Comment on Backdoors that let cops decrypt messages violate human rights, EU court says
GiddyGap@lemm.ee 11 months ago
I feel like Europe is the only place actually making an effort to protect personal privacy these days.
Comment on Backdoors that let cops decrypt messages violate human rights, EU court says
GiddyGap@lemm.ee 11 months ago
I feel like Europe is the only place actually making an effort to protect personal privacy these days.
abhibeckert@lemmy.world 11 months ago
That’s because Europe has actual experience with having their privacy invaded. My grand parents grew up burning letters and books after reading them.
GiddyGap@lemm.ee 11 months ago
Well, it defers a lot from country to country.
For example, populations in the Scandinavian countries have high trust in their governments and let them collect a lot of private data. They have personal identification numbers that contain lots of personal information that many institutions (e.g. banks) have access to unless you ask for privacy protection. All of this also makes interaction with institutions very streamlined and easy, but it comes at the cost of less privacy.

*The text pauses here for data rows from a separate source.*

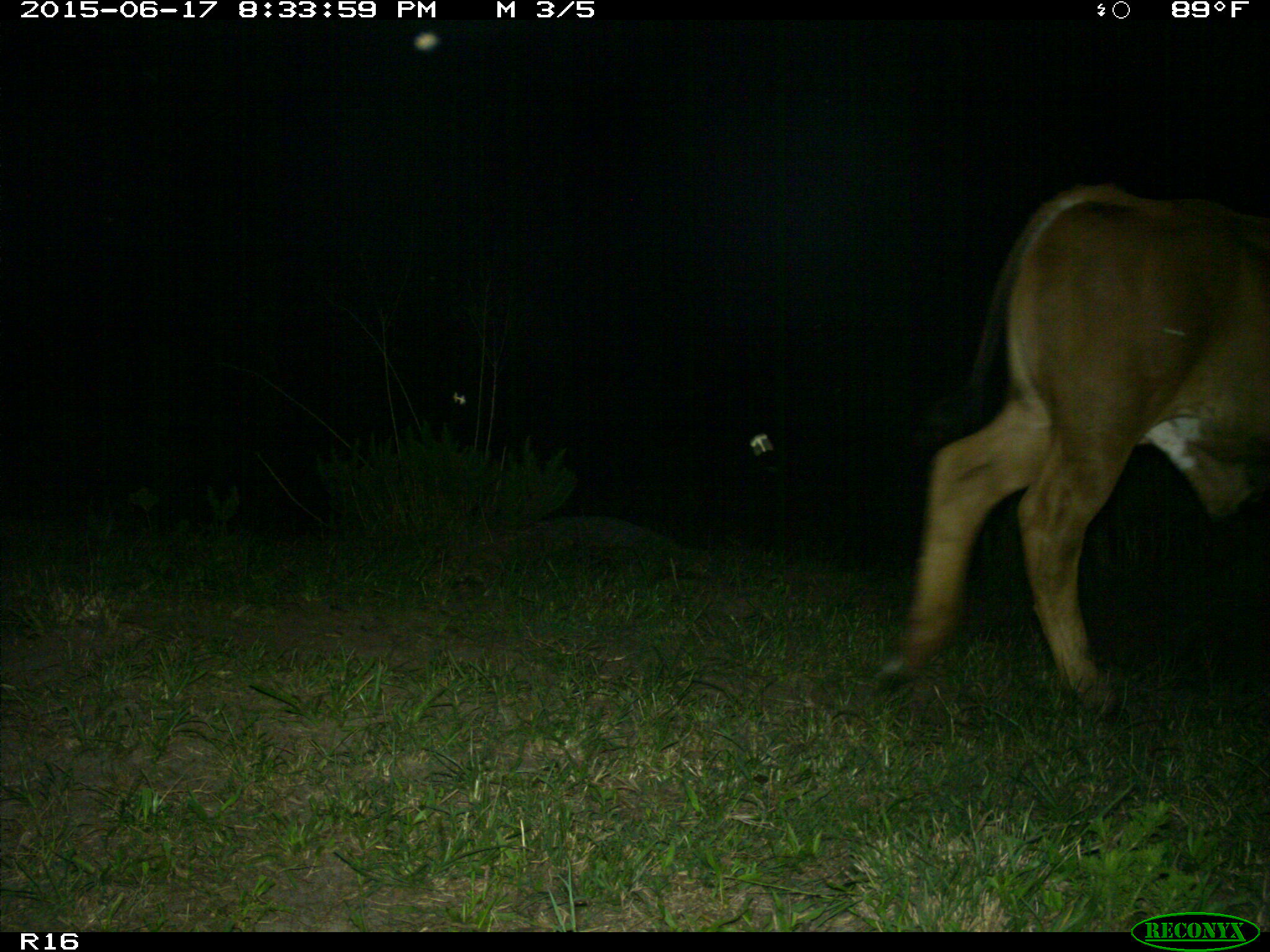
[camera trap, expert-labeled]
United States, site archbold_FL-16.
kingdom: Animalia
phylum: Chordata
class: Mammalia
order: Artiodactyla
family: Bovidae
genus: Bos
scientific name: Bos taurus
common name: domestic cow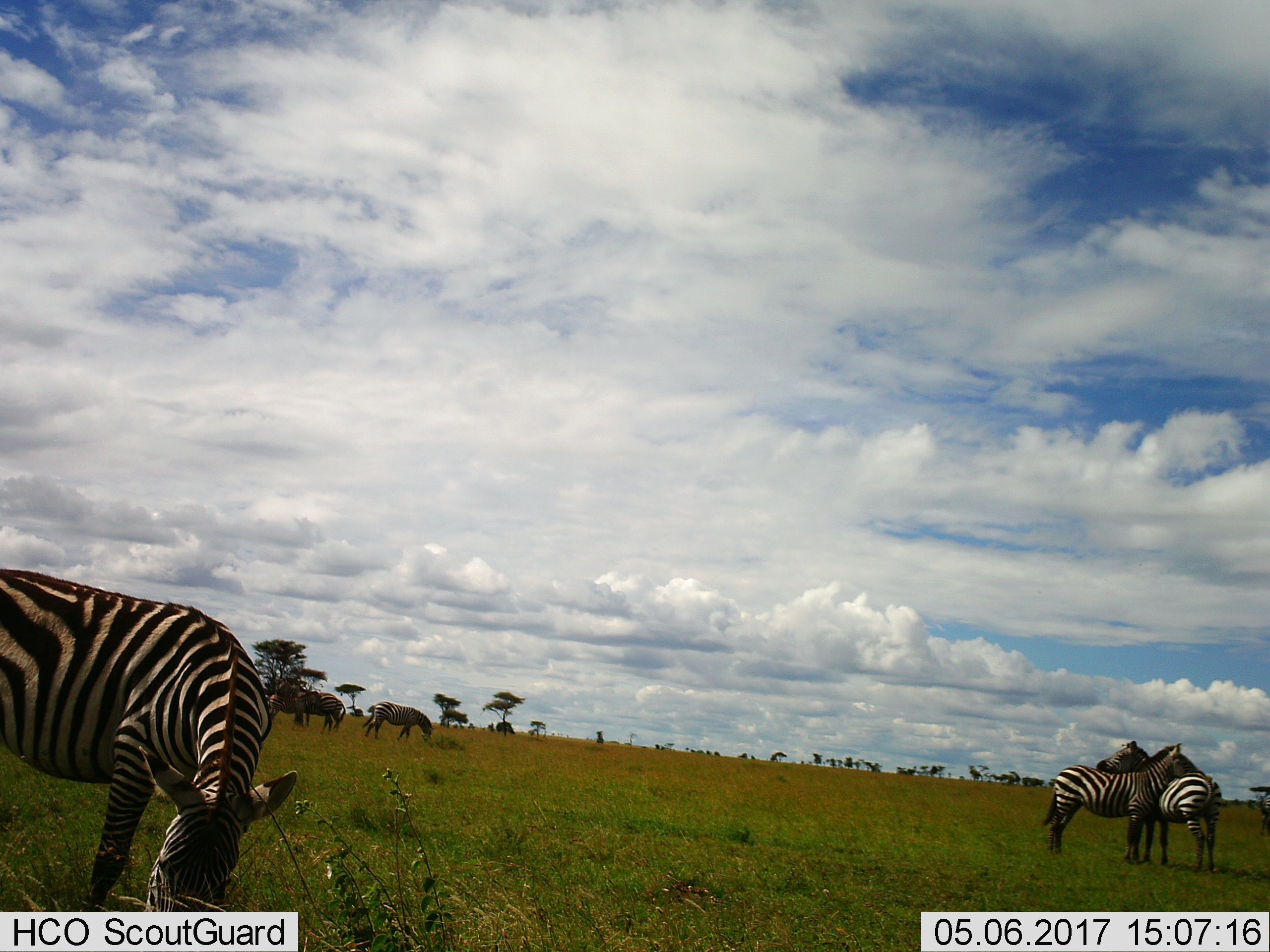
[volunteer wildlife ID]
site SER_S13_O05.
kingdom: Animalia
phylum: Chordata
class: Mammalia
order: Perissodactyla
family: Equidae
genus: Equus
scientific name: Equus quagga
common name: plains zebra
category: zebraplains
Zebraplains (plains zebra) (Equus quagga), count 7. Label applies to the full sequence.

In Norway and Sweden, for example, anyone can access personal income data about anyone living in the country. Full transparency, more or less.

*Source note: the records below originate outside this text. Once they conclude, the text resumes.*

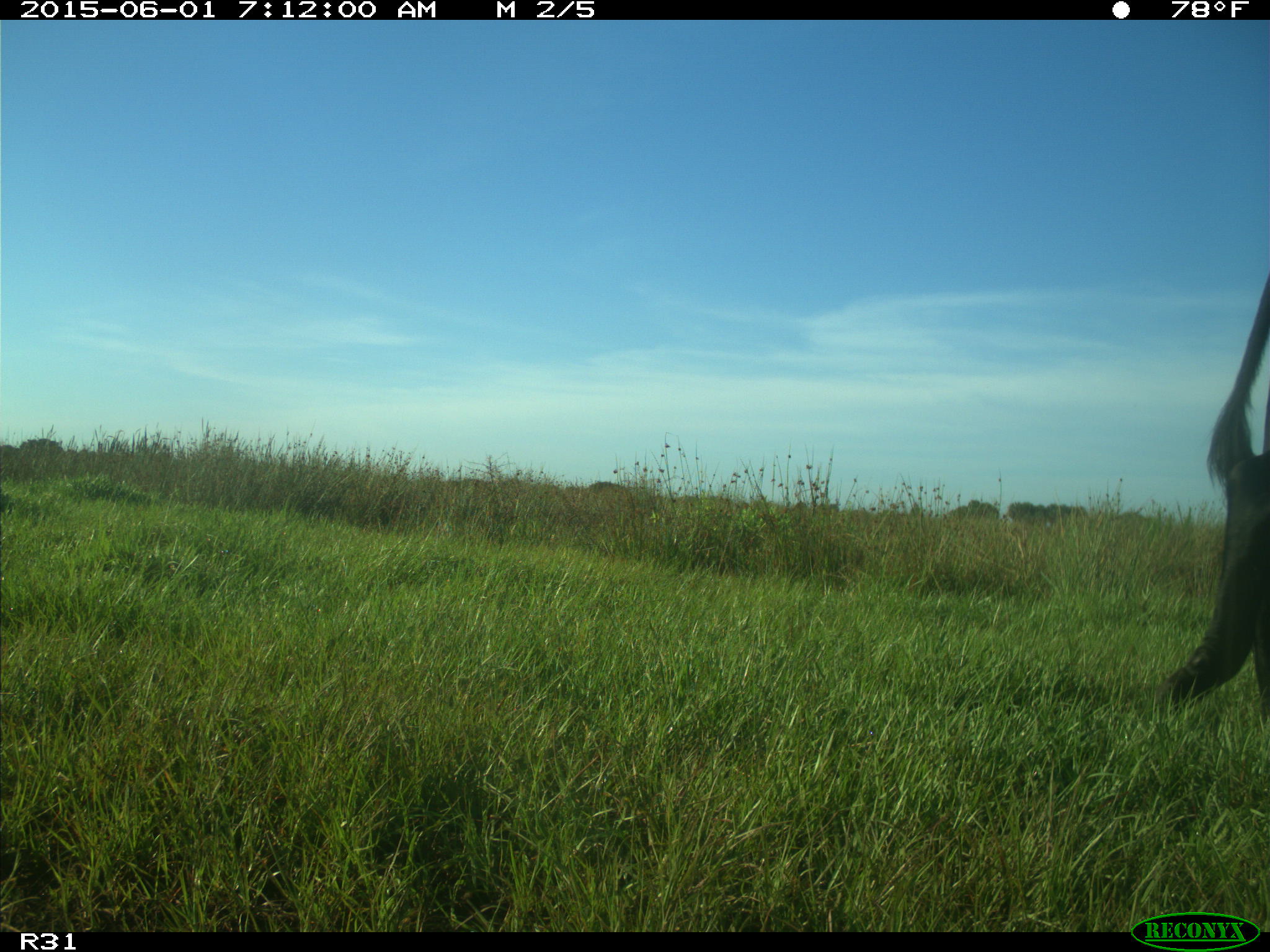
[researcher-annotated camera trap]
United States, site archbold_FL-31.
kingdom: Animalia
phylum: Chordata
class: Mammalia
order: Artiodactyla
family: Bovidae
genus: Bos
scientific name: Bos taurus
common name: domestic cow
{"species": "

On the other hand, a country like Germany does not issue personal identification numbers because the population is highly skeptical of data collection and registration, a remnant from the wars. Germany is much more bureaucratic and its government less efficient, but Germans prefer the arm’s length approach to government data collection and almost no data is publicly accessible.

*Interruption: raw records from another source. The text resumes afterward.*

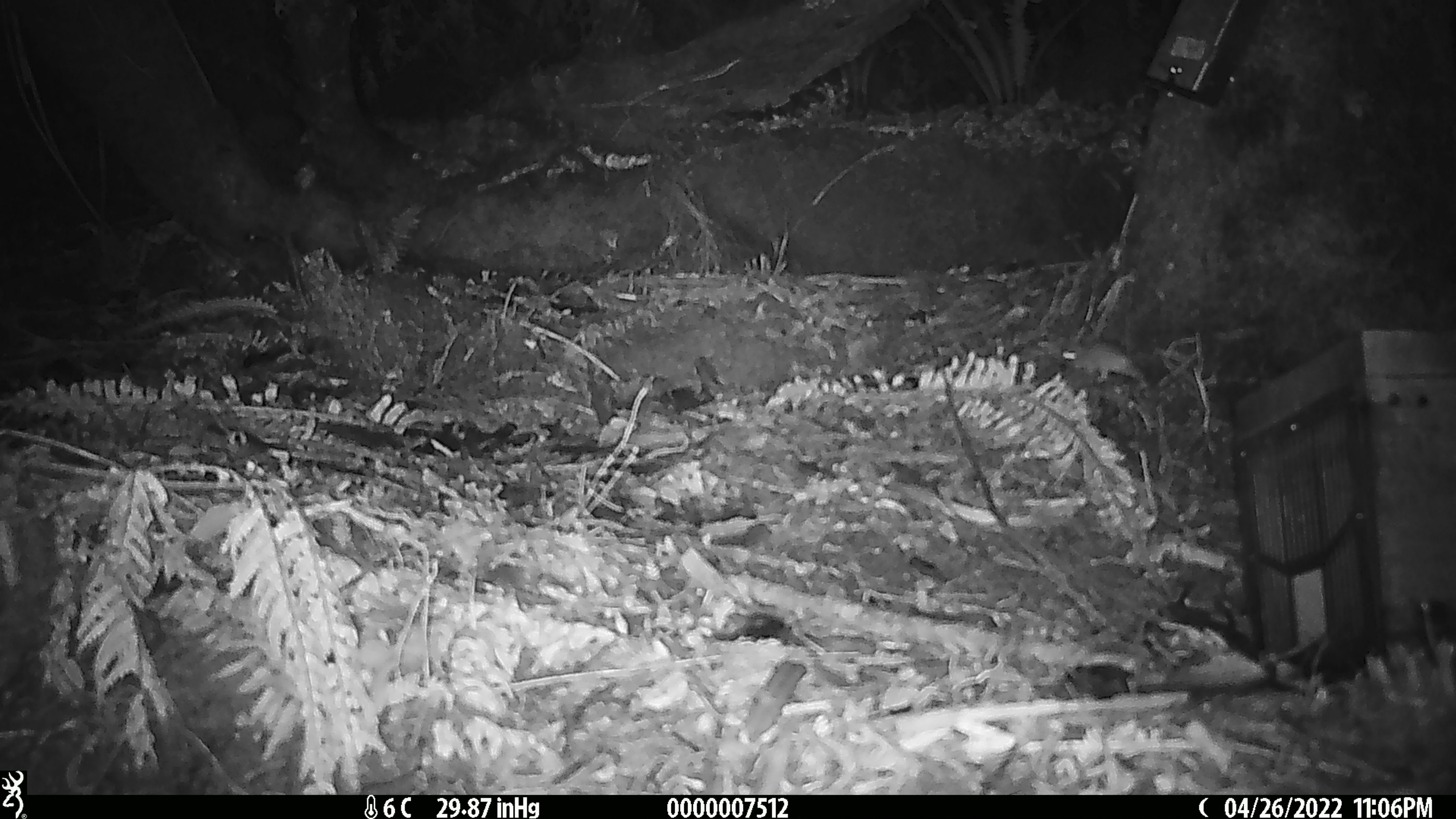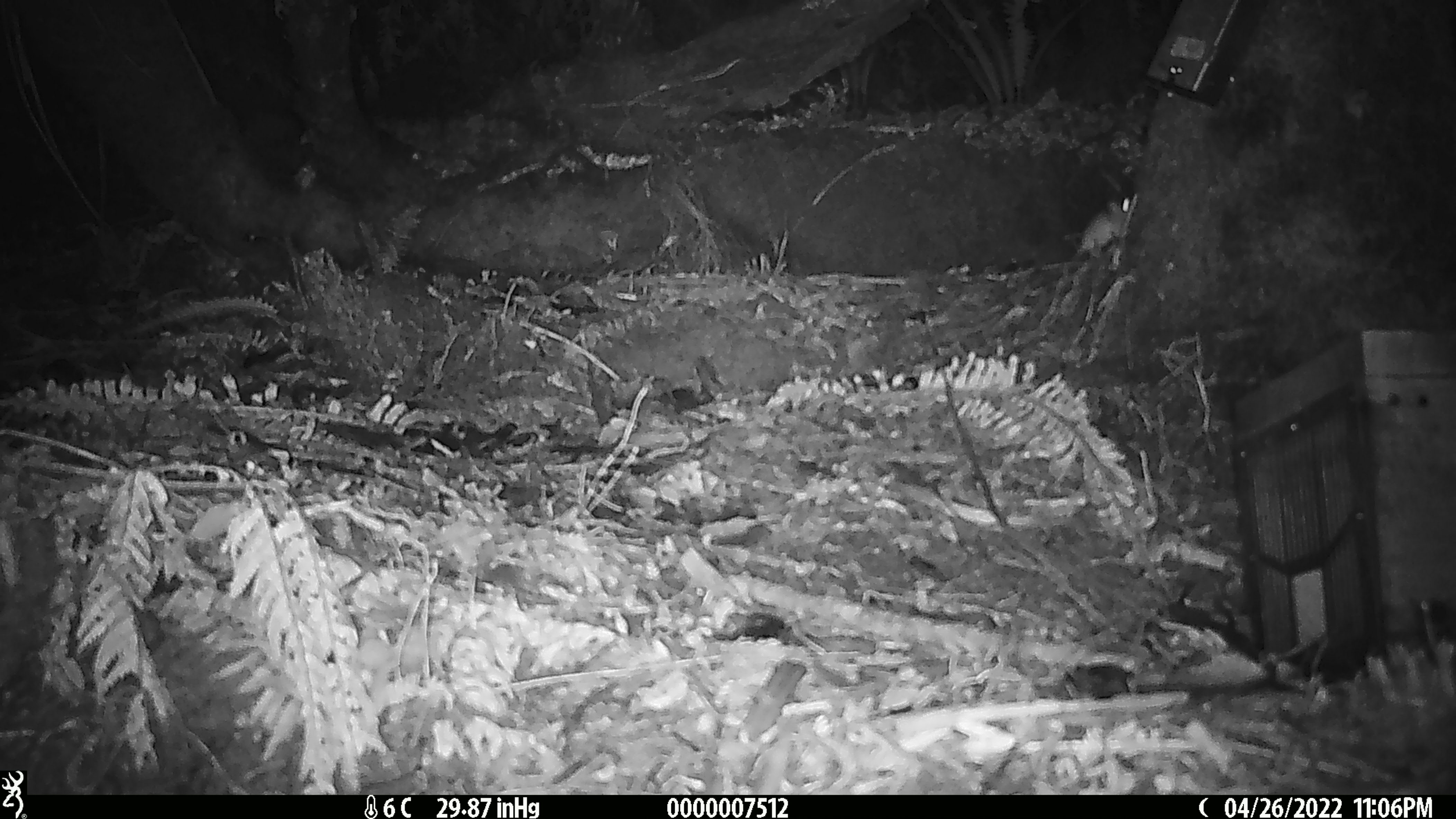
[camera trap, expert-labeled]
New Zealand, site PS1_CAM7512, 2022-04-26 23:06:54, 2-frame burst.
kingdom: Animalia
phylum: Chordata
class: Mammalia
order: Rodentia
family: Muridae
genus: Mus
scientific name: Mus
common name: mouse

Aceticon@lemmy.world 11 months ago
In Germany you have to show some kind of ID - which gets registered in a system - to buy a SIM card, something I never had to do in other countries I lived in, in Europe.
There is no other point in having such a requirement for stores to record people’s ID when they buy SIM cards than to associate phone numbers with people for surveillance.
The UK too doesn’t have ID cards or ID numbers for people and yet has the biggest densitity of surveillance cameras in Europe, automated license plate reading cameras in major roads and highways and, as shown by the Snowden revelations, have an even more broad civil society surveillance system in place than the US and, by the way, when that came out the political response was simply to retroactivelly make legal any part of it which weren’t.
ID numbers are just one big “look over here” distraction from what’s really going on.
GiddyGap@lemm.ee 11 months ago
I didn’t say that Germany doesn’t collect data for basic protection if its citizens and for terrorism prevention (or, some may see that as surveillance). It does. It’s just not shared in a big central system that other institutions and private companies can pull from like it is in the Scandinavian countries or the Netherlands.
E.g. if you move from on place to another in Germany, the government institutions in the two locales don’t talk to each other about that. So, for tax and social benefits purposes, you have to tell each one that you moved. The federal government is also not involved.
redfox@infosec.pub 11 months ago
Since I also appreciate EUs privacy mindset, and you guys actually mentioned interesting things about the various populations, I’m going to post devil’s advocate question:
Is there anything to allow privacy invasion we should do for law enforcement and CSAM? Since that’s all political excuses for it?
Here’s a story I heard recently that talks about it from a technician cyber crime podcast: darknetdiaries.com/episode/131/
Disclaimer: I cried while on a run in the middle of a populated area.
My emotions on the topic go from shock and sadness to the punisher style rage, and what vigilante justice.
There’s also apps like kik, where apparently this shit is unchecked.
So my question is, can we all have our no data collection privacy, but still give law enforcement a way to hunt these pieces of shit into extinction without them overreaching?
cashews_best_nut@lemmy.world 11 months ago
Are you saying Europe isn’t a country and the countries in Europe have their own laws and history?
Say it ain’t so!
rottingleaf@lemmy.zip 11 months ago
And that’s very stupid.
But psychologically this may be a good thing - people learn to not be ashamed of saying “yeah, you can get all this information about me, but it’s simply not your concern, so fsck off” from the very beginning.
GiddyGap@lemm.ee 11 months ago
It may feel stupid to you, but Scandinavia is a very different world than, for example, the US. They’ve never had a reason to not trust their governments. They are among the happiest countries in the world and their economies are outstanding and have been for a long time, and the standard of living is second to none. They feel like their governments work for them.
Same can be said of Germany, but they’ve obviously gone through different historic events and their approach to government is different.